──────── THE RECORDS

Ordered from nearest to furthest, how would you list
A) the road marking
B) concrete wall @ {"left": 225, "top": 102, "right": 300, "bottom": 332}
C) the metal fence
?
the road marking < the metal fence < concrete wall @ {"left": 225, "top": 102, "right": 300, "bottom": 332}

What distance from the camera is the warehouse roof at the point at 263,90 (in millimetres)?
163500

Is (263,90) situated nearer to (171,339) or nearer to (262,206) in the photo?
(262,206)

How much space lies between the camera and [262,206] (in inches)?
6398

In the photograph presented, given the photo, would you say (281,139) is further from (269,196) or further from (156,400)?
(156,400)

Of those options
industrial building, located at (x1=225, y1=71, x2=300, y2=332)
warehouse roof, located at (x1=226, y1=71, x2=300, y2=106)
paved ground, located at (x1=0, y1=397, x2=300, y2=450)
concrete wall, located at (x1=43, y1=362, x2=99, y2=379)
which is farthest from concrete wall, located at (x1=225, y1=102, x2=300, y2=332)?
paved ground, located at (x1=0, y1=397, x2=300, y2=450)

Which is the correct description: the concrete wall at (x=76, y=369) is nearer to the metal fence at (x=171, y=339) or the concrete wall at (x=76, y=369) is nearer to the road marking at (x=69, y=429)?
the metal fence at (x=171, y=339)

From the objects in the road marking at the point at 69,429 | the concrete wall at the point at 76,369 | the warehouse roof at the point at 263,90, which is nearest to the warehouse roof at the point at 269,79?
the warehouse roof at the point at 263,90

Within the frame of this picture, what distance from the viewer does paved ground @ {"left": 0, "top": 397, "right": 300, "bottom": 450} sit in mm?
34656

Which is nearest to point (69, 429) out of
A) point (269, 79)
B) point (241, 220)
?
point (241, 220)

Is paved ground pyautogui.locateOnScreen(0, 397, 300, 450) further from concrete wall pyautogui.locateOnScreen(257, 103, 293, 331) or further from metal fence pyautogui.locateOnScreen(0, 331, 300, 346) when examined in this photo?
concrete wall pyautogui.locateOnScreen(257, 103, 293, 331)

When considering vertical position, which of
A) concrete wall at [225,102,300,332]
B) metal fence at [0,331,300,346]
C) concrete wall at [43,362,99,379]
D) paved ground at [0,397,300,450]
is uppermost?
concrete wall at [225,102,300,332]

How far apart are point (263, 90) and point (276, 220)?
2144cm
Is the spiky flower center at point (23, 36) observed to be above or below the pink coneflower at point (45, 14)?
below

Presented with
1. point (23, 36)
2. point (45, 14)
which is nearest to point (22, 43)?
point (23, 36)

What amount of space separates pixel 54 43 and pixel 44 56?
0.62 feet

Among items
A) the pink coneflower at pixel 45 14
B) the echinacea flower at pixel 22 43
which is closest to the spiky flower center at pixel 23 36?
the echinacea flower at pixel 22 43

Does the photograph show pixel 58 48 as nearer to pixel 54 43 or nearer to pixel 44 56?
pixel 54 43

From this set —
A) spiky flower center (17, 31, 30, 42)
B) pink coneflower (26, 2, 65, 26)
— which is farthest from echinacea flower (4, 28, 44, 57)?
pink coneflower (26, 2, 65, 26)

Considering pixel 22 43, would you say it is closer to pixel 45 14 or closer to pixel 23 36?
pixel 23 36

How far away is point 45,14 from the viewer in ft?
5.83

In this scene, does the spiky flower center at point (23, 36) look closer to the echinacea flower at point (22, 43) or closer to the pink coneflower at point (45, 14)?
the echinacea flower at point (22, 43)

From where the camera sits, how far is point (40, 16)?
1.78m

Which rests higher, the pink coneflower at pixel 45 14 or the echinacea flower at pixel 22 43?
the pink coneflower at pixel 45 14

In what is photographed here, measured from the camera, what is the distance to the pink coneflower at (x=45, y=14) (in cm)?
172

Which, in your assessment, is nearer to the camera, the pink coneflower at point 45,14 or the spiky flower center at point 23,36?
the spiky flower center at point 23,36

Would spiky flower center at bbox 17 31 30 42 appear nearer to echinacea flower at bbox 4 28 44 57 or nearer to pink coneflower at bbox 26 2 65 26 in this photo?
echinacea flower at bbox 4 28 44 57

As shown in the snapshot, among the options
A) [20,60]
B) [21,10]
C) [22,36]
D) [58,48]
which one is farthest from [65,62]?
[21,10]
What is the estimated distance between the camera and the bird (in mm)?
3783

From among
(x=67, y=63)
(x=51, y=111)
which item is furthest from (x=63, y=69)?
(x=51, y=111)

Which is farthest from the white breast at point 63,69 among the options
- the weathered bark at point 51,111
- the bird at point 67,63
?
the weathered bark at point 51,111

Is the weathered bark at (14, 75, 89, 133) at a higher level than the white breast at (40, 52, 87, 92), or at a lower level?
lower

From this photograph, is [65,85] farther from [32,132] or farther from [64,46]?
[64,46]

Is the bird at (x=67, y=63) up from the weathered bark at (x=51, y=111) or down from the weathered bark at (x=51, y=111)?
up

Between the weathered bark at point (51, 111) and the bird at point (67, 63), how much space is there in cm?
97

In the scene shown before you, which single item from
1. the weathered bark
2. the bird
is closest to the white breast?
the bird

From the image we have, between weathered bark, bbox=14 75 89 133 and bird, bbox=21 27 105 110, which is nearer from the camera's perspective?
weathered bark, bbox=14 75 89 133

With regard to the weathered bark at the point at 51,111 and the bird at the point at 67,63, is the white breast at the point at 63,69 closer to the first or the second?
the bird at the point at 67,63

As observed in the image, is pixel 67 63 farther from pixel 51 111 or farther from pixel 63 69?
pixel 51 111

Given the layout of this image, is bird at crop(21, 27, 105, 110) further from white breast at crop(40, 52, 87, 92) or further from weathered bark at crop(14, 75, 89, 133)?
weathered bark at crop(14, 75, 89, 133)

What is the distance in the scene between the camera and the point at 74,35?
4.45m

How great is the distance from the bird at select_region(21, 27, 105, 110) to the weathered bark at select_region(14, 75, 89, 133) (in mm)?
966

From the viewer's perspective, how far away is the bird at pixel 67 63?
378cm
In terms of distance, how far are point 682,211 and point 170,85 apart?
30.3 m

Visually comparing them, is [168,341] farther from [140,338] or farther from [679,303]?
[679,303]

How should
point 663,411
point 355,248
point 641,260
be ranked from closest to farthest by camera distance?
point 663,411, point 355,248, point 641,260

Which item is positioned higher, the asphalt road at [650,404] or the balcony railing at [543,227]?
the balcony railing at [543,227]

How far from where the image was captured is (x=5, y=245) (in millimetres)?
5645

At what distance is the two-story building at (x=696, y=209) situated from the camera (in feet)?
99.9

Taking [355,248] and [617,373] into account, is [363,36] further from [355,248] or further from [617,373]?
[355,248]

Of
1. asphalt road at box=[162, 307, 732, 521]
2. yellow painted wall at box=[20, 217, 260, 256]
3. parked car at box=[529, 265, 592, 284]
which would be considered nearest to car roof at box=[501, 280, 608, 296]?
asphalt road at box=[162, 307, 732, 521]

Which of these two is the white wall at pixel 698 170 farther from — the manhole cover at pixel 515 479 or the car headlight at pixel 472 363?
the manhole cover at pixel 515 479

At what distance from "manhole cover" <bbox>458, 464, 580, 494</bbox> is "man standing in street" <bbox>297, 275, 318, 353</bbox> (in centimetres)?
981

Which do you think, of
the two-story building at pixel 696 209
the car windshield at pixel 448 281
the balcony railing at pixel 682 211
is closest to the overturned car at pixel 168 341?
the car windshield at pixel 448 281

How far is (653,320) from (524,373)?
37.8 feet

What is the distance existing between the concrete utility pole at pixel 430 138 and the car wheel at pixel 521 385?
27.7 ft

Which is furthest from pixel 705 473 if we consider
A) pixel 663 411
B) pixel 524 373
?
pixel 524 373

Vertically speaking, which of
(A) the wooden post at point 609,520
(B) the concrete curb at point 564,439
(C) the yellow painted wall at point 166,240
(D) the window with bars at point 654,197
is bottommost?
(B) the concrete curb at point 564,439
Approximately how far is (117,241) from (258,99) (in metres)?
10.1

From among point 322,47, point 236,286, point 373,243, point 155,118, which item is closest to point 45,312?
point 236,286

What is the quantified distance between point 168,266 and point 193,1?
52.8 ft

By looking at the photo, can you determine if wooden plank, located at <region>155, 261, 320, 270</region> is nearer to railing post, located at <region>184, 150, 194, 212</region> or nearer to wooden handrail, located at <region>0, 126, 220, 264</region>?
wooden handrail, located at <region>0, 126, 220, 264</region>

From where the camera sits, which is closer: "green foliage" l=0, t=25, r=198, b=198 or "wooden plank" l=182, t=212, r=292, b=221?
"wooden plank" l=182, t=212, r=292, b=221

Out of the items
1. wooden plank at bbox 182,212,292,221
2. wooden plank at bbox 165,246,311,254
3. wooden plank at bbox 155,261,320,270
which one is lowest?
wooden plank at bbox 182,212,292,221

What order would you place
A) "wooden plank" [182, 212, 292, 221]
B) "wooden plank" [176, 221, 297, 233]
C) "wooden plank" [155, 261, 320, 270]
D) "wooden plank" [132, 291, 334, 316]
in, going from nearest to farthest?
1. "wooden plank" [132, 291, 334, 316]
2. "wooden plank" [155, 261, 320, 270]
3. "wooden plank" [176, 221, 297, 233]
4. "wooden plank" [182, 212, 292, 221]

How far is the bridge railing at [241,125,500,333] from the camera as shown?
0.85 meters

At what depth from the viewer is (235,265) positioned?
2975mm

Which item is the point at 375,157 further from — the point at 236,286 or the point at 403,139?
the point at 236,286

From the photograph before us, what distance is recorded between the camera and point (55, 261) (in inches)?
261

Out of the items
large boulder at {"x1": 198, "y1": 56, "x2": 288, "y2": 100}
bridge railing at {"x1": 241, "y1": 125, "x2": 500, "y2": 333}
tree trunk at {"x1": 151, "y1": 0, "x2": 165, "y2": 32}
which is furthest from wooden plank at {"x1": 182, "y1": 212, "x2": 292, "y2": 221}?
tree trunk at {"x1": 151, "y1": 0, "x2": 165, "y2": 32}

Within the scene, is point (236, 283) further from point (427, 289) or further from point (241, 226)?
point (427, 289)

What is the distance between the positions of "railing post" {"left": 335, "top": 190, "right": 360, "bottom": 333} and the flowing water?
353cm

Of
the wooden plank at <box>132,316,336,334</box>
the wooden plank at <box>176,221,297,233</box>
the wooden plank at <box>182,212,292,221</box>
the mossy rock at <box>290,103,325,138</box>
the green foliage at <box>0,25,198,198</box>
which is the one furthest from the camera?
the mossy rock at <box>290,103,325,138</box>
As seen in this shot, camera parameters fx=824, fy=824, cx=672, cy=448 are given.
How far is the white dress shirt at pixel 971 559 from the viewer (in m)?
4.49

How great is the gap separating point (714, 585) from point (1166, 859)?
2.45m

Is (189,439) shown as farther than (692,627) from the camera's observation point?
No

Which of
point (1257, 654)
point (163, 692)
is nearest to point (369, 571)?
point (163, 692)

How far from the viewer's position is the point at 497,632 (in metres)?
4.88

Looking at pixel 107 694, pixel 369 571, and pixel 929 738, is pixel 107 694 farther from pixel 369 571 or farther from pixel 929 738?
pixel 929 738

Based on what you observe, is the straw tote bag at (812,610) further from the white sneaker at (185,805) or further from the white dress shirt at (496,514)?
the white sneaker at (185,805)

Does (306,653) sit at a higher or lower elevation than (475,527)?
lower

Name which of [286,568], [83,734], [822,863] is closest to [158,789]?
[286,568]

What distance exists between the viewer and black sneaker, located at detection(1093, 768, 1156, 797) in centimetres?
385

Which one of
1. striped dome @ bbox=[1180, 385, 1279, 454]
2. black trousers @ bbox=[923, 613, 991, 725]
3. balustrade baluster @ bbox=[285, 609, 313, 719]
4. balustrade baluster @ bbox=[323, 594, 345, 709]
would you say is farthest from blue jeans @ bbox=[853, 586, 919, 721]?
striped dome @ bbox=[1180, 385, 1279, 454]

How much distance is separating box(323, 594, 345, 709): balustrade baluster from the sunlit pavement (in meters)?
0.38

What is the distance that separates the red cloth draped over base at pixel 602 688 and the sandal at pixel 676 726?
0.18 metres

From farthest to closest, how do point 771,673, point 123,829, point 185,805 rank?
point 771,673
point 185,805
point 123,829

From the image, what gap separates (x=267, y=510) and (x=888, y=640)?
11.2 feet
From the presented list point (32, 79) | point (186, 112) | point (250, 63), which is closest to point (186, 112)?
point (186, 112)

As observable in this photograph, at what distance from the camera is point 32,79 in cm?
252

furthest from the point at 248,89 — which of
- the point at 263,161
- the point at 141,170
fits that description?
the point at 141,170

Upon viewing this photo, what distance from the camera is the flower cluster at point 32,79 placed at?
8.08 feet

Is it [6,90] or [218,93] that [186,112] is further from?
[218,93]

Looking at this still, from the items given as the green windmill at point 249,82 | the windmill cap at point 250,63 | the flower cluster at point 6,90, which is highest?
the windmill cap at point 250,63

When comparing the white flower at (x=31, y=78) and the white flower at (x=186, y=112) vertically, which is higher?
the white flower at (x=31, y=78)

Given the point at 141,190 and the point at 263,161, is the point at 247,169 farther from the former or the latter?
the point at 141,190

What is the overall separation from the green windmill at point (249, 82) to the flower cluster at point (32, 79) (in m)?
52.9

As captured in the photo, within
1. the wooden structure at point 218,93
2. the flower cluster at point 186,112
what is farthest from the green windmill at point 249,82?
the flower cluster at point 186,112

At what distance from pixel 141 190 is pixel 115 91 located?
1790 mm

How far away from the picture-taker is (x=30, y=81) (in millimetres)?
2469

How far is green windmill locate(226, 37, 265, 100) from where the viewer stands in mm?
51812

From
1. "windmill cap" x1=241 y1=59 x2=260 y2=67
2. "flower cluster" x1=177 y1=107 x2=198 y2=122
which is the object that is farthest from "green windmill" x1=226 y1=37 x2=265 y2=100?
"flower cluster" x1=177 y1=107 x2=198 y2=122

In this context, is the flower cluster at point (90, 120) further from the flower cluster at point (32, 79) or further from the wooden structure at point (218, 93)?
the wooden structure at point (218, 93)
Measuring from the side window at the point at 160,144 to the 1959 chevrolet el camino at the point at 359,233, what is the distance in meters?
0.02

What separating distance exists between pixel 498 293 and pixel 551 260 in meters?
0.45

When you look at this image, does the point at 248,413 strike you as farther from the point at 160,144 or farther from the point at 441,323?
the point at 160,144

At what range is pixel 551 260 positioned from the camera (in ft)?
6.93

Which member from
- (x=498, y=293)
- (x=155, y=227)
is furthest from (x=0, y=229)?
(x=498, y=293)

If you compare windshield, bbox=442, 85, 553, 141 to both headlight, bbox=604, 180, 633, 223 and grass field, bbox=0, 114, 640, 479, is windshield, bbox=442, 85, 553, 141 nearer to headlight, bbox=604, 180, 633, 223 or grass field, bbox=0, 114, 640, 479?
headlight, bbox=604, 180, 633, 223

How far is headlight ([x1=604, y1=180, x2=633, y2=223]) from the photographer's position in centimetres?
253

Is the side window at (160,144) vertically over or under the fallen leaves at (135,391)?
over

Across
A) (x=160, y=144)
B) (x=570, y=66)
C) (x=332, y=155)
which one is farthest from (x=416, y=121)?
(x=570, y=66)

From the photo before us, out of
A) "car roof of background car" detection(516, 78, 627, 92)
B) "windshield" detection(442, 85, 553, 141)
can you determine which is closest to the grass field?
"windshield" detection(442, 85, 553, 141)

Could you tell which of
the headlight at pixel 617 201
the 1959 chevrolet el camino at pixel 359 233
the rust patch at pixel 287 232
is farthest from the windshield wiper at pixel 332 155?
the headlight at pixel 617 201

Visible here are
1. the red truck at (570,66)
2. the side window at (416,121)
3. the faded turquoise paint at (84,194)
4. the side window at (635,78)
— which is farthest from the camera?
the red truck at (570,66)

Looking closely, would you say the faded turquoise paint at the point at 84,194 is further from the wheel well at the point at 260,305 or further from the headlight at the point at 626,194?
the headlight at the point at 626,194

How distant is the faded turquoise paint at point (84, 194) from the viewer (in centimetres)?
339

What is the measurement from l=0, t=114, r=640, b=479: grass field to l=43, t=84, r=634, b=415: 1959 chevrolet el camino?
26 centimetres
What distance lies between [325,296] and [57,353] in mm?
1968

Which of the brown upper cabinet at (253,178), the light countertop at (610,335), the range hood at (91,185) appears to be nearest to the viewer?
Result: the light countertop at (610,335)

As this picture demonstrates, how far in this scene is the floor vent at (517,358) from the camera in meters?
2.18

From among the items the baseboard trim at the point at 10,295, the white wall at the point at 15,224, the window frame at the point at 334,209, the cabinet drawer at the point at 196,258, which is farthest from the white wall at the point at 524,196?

────────────────

### WHAT YOU ARE ASKED TO DO
Quote exactly and only the lines from the one holding "What is the measurement" through the end of the data.

### SOLUTION TO THIS EXERCISE
What is the measurement from l=0, t=114, r=640, b=479: grass field to l=43, t=84, r=634, b=415: 1959 chevrolet el camino?
26 centimetres
What distance lies between [325,296] and [57,353] in mm?
1968

Which of the brown upper cabinet at (253,178), the light countertop at (610,335), the range hood at (91,185) appears to be nearest to the viewer?
Result: the light countertop at (610,335)

As this picture demonstrates, how far in this scene is the floor vent at (517,358) from the camera in meters?
2.18

From among the items the baseboard trim at the point at 10,295, the white wall at the point at 15,224, the window frame at the point at 334,209, the cabinet drawer at the point at 196,258, which is farthest from the white wall at the point at 524,196?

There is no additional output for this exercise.